Key words: Celiac disease. Diagnosis. Adult
Celiac disease (CD) is characterized by intolerance to gluten ingestion, which is contained in cereals such as barley, rye, hay, and malt, happening in genetically predisposed individuals and presents an inflammatory process that involves the small intestine mucosa, leading to atrophy of intestinal villi, malabsorption and a variety of clinical manifestations. Gluten proteins are relatively resistant to digestive enzymes, resulting in peptide derivatives that may lead to immunogenic response in CD patients.

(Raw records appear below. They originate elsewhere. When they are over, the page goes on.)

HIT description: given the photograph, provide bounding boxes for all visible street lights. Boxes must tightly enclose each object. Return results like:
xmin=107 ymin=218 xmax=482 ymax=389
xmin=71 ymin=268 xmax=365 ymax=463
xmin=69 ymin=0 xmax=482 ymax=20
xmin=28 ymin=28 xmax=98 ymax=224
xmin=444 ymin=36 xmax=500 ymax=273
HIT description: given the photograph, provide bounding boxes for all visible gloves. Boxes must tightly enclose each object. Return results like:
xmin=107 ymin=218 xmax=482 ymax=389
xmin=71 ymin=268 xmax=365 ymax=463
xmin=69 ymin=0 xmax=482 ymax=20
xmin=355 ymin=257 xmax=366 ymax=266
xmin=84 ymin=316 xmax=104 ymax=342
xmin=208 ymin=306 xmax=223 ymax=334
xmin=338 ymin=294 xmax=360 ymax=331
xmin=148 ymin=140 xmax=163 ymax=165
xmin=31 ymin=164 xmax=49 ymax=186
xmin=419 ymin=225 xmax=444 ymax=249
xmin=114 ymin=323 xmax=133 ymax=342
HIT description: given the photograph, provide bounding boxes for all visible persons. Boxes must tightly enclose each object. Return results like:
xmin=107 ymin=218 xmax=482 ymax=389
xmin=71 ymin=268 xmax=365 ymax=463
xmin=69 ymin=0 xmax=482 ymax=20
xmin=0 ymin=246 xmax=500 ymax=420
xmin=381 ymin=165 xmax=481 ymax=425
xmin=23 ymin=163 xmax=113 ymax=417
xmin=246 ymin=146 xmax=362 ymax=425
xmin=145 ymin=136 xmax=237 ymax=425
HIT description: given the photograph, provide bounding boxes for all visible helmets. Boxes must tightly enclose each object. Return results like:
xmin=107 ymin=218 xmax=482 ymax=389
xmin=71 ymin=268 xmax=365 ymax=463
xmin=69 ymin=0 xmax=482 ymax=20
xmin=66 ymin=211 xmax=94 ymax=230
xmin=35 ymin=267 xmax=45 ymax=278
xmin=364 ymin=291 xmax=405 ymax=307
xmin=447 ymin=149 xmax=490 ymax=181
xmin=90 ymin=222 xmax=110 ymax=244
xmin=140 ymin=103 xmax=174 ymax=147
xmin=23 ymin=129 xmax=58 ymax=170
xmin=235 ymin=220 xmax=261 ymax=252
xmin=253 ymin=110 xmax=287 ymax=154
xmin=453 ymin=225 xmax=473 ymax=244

CD's clinical manifestations may involve the gastrointestinal tract, as well as skin, liver, nervous system, reproductive system, bones, and endocrine system.1,2 Herpetiform dermatitis occurs in 10 to 20% of the patients and is a pathognomonic manifestation.3
Until recently, CD diagnosis was recognized only in patients who presented typical clinical manifestations or high degree of suspicion. Diagnosis is generally performed in children with malabsorption syndrome. After the appearance of high accuracy serum tests and bigger attention by the physicians to atypical manifestations, CD's prevalence increased, as well as its diagnosis outside the field of pediatrics. Estimated prevalence in general population is around 1:100.4
CD's clinical manifestations may vary, as described in Table 1.5,6
There is an important genetic predisposition in patients with CD, characterized by HLA-DQ2 and HLA-DQ8 surface markers. Gluten interacts with HLA markers, provoking an abnormal immune response of the mucosa and tissue injury.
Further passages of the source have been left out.